Source excerpt:
# # # #

Council apology follows backlash over grass removal in Solihull
Changes will be made to part of a wildlife improvement project in Solihull, after residents complained about a loss of land for children to play.
People living in the Elmdon Park area were said to have been shocked by the swathes of turf which were pulled up to make way for new wildflower meadows.
The activity, which led to a flurry of complaints, is part of Solihull Council’s flagship Wildlife Ways initiative – which aims to boost biodiversity.
The backlash prompted an apology from the local authority, who admitted some residents had not been aware of the extent of the work due to be carried out.
Urgent talks about options to restore some of the grass took place last week and it has now been agreed which areas can be reinstated as part of a rethink of this part of the project.
Pete Wild, the chair of Elmdon Park Support Group, said that while he welcomed the fact “a compromise” had been reached, the original proposals had come out of the blue and caused a great many concerns.
“We moan about kids walking the streets with nothing to do and then we take away areas where they can play,” he said.
“It’s for the kids, but also for dog walkers and people who just want to sit in the park.”
The plans included work in the park itself and alongside local roadsides, such as Streamside Way.
Mr Wild, of nearby Quinton Close, said he was also worried that meadows would look like “ploughed mud” through the winter months and believed there was an element of “cost cutting”, with the council having less grass to mow.
Cllr Laura McCarthy (Lib Dem, Elmdon) said she had been contacted by a number of residents unhappy that the “recreation space” outside their homes had suddenly disappeared.
“This work, on this scale, should never have been started without consultation,” she said.
A Solihull Council spokesman said: “Unfortunately we have had some issues where local residents have not been aware of the extent of the works and for that we apologise.

# # # #

Exercise instructions:
Reproduce the Solihull grass removal article above word for word, from its headline to its last line.

# # # #

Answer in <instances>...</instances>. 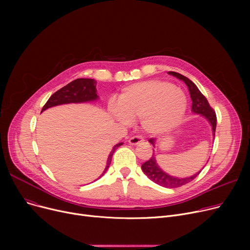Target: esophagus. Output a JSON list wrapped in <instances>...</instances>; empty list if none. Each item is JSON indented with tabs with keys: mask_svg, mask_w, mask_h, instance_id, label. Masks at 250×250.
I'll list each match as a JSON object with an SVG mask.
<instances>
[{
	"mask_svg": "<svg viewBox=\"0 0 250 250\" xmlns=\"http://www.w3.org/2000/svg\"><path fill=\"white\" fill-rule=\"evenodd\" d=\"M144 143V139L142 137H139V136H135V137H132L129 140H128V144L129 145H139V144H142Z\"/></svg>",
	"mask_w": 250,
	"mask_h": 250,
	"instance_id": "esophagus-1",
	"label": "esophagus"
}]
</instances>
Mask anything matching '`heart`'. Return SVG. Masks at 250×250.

# # # #

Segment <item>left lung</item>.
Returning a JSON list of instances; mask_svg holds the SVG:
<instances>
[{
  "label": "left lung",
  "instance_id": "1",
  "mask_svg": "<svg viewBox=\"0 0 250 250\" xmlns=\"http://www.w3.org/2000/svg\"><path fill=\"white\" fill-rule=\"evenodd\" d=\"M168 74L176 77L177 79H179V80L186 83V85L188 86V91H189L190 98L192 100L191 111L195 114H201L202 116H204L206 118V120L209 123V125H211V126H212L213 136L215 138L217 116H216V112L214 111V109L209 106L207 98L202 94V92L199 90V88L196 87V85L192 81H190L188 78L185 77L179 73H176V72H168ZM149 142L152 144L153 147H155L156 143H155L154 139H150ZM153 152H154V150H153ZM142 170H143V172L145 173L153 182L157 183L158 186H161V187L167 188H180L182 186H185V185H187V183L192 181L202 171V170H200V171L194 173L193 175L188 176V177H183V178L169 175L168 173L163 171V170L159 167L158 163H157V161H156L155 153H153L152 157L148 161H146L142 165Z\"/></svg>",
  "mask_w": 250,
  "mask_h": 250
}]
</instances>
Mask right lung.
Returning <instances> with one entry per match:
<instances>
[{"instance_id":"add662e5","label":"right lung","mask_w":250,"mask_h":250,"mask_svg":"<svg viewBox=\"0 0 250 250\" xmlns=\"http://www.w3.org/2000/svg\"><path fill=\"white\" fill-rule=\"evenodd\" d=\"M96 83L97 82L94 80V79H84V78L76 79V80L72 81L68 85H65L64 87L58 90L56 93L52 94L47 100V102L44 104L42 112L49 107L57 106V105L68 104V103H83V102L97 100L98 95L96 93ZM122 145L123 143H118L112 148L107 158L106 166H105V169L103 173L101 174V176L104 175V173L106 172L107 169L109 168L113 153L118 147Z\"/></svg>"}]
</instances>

# # # #

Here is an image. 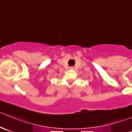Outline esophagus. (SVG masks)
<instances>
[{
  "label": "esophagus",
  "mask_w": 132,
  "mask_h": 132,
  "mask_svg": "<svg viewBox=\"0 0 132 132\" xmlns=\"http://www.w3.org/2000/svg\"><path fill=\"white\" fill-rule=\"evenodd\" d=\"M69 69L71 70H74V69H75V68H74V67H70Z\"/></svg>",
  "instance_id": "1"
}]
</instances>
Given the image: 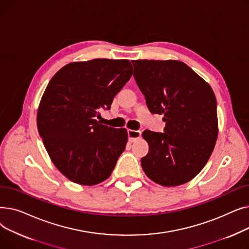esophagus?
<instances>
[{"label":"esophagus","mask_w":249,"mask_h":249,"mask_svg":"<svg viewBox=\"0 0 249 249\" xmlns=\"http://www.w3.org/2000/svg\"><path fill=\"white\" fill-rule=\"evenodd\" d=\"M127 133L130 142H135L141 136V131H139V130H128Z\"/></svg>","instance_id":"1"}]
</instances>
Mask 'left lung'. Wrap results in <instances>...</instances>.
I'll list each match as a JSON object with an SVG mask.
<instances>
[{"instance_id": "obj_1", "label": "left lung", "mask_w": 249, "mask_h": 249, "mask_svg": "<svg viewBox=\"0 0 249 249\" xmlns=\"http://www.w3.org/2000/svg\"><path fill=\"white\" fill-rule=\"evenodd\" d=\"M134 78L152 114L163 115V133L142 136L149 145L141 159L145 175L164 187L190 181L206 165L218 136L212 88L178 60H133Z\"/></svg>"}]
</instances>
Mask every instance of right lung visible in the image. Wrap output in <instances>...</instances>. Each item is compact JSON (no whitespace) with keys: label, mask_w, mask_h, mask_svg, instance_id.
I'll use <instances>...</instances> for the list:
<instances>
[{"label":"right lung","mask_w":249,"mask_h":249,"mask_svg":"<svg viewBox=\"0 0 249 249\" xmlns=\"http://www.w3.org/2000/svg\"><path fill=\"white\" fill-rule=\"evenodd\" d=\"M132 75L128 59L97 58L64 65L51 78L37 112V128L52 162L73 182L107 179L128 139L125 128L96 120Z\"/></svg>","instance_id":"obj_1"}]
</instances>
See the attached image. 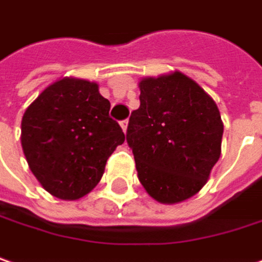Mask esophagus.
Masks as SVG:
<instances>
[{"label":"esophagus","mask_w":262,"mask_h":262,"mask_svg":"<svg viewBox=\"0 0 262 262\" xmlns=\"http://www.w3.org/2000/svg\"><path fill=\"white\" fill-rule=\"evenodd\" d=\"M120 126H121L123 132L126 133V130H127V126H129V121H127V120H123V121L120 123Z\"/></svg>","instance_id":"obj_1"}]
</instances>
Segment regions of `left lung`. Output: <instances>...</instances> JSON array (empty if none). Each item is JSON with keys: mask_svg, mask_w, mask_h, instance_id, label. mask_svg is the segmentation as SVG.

# # # #

Reply:
Council apology follows backlash over grass removal in Solihull
Changes will be made to part of a wildlife improvement project in Solihull, after residents complained about a loss of land for children to play.
People living in the Elmdon Park area were said to have been shocked by the swathes of turf which were pulled up to make way for new wildflower meadows.
The activity, which led to a flurry of complaints, is part of Solihull Council’s flagship Wildlife Ways initiative – which aims to boost biodiversity.
The backlash prompted an apology from the local authority, who admitted some residents had not been aware of the extent of the work due to be carried out.
Urgent talks about options to restore some of the grass took place last week and it has now been agreed which areas can be reinstated as part of a rethink of this part of the project.
Pete Wild, the chair of Elmdon Park Support Group, said that while he welcomed the fact “a compromise” had been reached, the original proposals had come out of the blue and caused a great many concerns.
“We moan about kids walking the streets with nothing to do and then we take away areas where they can play,” he said.
“It’s for the kids, but also for dog walkers and people who just want to sit in the park.”
The plans included work in the park itself and alongside local roadsides, such as Streamside Way.
Mr Wild, of nearby Quinton Close, said he was also worried that meadows would look like “ploughed mud” through the winter months and believed there was an element of “cost cutting”, with the council having less grass to mow.
Cllr Laura McCarthy (Lib Dem, Elmdon) said she had been contacted by a number of residents unhappy that the “recreation space” outside their homes had suddenly disappeared.
“This work, on this scale, should never have been started without consultation,” she said.
A Solihull Council spokesman said: “Unfortunately we have had some issues where local residents have not been aware of the extent of the works and for that we apologise.